1140/J XXIV. GP

Eingelangt am 04.03.2009
Dieser Text wurde elektronisch übermittelt. Abweichungen vom Original sind möglich.

ANFRAGE

 

 

der Abgeordneten Neubauer, Ing. Hofer, Mag. Haider, Kitzmüller

und weiterer Abgeordnete

 

an den Bundesminister für europäische und internationale Angelegenheiten

betreffend ergänzende Fragen im Zuge der Anfragebeantwortung 511/AB betreffend Nichtdurchführung eines ordentlichen UVP-Verfahrens im Zuge der Erweiterung des AKW-Temelin

 

 

Ergänzend zur schriftlichen parlamentarischen Anfrage betreffend Nichtdurchführung eines ordentlichen UVP-Verfahrens im Zuge der Erweiterung des AKW-Temelin vom 22. Dezember 2008 wird folgender Sachverhalt nochmals in Erinnerung gerufen.

Trotz der unzähligen Störfälle und der massiven Sicherheitsbedenken ist der Energiekonzern ČEZ dabei, das AKW Temelin auszubauen und um die geplanten Blöcke 3 und 4 zu erweitern. Die Fertigstellung der Blöcke 3 und 4 könnte bis zu 130 Milliarden Kronen, d.h. umgerechnet rund 5,53 Milliarden (!) Euro, kosten; Baubeginn soll 2013 sein.

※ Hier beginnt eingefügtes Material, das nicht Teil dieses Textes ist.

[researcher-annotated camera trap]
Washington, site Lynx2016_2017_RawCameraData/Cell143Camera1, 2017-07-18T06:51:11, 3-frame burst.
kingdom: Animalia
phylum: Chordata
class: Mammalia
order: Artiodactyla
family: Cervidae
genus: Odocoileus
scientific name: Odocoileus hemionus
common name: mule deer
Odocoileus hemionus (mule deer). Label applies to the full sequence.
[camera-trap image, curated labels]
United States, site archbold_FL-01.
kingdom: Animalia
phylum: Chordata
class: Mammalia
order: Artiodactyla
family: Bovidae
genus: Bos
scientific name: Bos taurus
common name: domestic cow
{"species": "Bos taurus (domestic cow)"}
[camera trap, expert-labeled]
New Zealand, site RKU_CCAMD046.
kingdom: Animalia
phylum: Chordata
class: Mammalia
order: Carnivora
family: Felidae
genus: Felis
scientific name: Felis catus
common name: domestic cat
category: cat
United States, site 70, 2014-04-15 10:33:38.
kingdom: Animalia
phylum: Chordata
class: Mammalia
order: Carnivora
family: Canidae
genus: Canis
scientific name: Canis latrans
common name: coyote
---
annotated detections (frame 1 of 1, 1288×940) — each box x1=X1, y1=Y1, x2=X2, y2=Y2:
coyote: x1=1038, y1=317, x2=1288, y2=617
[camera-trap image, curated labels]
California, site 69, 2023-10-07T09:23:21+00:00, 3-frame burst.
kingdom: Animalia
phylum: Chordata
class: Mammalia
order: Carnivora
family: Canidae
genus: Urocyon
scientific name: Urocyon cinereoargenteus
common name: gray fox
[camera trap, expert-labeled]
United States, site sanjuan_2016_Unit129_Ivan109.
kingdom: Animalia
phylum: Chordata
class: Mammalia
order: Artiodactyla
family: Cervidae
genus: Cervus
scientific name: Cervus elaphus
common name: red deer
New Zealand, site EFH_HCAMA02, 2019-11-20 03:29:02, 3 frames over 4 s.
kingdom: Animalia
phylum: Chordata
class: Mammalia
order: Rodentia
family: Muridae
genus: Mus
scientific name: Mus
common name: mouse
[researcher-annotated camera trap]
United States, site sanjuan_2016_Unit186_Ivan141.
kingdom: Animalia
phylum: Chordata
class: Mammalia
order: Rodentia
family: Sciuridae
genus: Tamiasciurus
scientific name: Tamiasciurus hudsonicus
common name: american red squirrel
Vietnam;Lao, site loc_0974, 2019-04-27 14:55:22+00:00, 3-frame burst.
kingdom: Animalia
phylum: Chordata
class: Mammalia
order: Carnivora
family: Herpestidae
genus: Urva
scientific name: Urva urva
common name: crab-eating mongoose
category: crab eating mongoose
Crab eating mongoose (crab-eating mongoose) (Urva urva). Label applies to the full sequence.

Aktuelles Problem dabei ist die Durchführung eines ordentlichen UVP-Verfahrens, das seitens Tschechiens bisher verweigert wurde. Die Europäische Kommission hat Tschechien bereits im Mai 2007 bezüglich der Durchführung einer UVP nach tschechischem Recht eine Absage erteilt und die Regierung aufgefordert, die europäische Richtlinie 85/337/EEG, 10a anzuwenden sowie eine Frist zur Abgabe einer Stellungnahme von zwei Monaten eingeräumt. Geschehen ist bis heute nichts. Damit ist Tschechien also bei der Temelin-UVP seit über 1½ Jahren säumig. Seitens der Europäischen Union wurden bislang keine Schritte gesetzt.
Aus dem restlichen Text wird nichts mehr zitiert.